Именно язык обладает той необходимой силой трансцендирования вещей, именно он и создает удивительную решетку уподоблений, за которой признается сила реальности.

Именно язык заполняет мир «вторыми вещами», имеющими жизнь и эффект присутствия только в нем самом.

Так, например, словечко «как» (сравнительно-уподобительный сигнал) становится знаком тотальной мимикрии вещей мира.

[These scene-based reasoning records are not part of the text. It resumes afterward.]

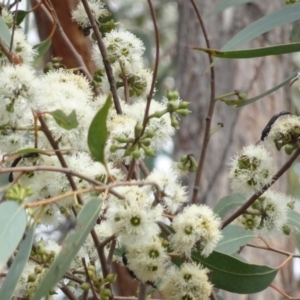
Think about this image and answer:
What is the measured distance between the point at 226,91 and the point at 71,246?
1.10m

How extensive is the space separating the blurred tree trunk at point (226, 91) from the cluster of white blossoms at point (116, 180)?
850 millimetres

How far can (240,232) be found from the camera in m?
0.86

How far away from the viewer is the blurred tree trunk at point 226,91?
1.64 m

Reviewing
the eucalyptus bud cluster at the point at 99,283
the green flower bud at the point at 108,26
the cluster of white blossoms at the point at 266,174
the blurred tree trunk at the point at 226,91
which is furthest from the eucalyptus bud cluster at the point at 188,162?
the blurred tree trunk at the point at 226,91

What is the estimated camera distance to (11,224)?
25.4 inches

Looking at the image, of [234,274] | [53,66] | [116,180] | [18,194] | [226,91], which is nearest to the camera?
[18,194]

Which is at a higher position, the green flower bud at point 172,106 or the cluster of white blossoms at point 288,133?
the cluster of white blossoms at point 288,133

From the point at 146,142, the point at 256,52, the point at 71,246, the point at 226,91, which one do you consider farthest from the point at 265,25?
the point at 226,91

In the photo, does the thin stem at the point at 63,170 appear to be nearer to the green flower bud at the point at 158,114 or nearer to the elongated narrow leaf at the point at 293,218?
the green flower bud at the point at 158,114

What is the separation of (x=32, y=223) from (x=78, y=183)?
75 millimetres

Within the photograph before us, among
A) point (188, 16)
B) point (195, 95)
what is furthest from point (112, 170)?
point (188, 16)

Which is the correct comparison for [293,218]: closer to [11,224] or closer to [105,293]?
[105,293]

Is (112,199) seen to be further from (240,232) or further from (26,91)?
(240,232)

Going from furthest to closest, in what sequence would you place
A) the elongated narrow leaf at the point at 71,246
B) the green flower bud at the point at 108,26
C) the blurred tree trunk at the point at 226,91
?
1. the blurred tree trunk at the point at 226,91
2. the green flower bud at the point at 108,26
3. the elongated narrow leaf at the point at 71,246
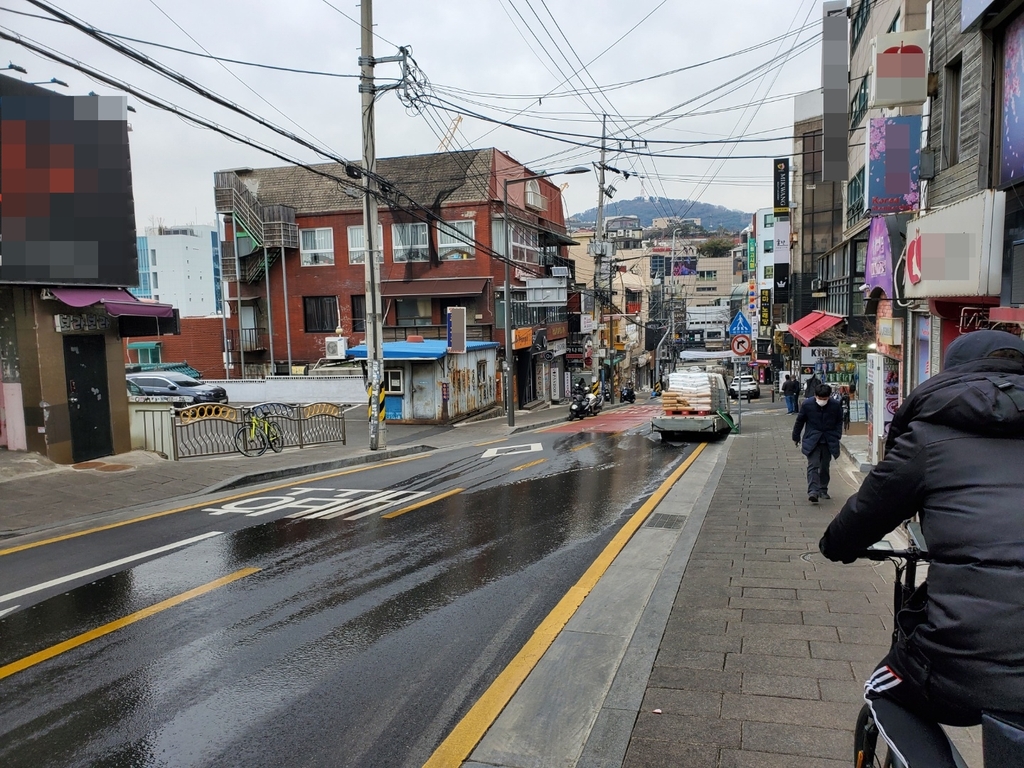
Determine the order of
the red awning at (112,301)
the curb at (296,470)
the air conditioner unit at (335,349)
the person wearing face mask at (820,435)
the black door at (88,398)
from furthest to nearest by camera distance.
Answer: the air conditioner unit at (335,349)
the black door at (88,398)
the red awning at (112,301)
the curb at (296,470)
the person wearing face mask at (820,435)

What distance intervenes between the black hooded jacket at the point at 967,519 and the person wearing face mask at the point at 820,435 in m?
8.11

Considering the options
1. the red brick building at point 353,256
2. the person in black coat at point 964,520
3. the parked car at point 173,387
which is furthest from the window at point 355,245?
the person in black coat at point 964,520

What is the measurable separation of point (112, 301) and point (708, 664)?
43.5 feet

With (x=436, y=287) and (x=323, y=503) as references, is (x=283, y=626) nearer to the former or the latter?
(x=323, y=503)

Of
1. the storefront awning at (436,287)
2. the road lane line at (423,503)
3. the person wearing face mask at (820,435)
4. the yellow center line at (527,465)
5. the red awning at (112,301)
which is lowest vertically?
the yellow center line at (527,465)

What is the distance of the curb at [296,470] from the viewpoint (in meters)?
12.4

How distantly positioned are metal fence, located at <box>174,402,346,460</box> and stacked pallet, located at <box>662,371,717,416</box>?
9772 millimetres

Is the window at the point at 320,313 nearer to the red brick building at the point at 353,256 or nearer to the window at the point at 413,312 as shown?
the red brick building at the point at 353,256

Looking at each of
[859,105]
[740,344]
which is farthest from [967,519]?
[859,105]

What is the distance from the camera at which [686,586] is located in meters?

Язык оказывается первоначальным условием тотальной мимикрии объектов живой и неживой природы 135. Типичный пример:

«В угольной из этих лавочек или, лучше, в окне помещался сбитенщик, с самоваром из красной меди и лицом так же красным, как самовар, так что издали можно бы подумать, что на окне стояло два самовара, если-б один самовар не был с черною как смоль бородою» 136.

Только уподобляя одно другому и добиваясь максимально полного подобия можно видеть, а это всегда эффект не-подобия в подобном, иначе, — превращения.

Гоголь или телескопировал, или микроскопировал в ходе имитации зрительного акта, — ничего промежуточного, что могло бы быть отнесено к зрительной норме.

Именно в силу отказа от референции к норме (языковой, «чувственной») он не придавал должного значения статусу реальности.

Термин «оптический эквивалент» выбран и потому, что включает в себя продукты игры читательского воображения, то есть заполняется, тем самым активизирует ритмический строй. Конечно, оптический эквивалент лишь повторяет другие, его поддерживающие: троповые, фигурные, акустически-артикуляционные, хроматически-морфологические эквиваленты.

Оптический эквивалент создает единство для поля восприятия на скрытом трансфокальном уровне представления образа.

Оптический эквивалент — это и есть начальное условие интегрального подобия неподобного 137.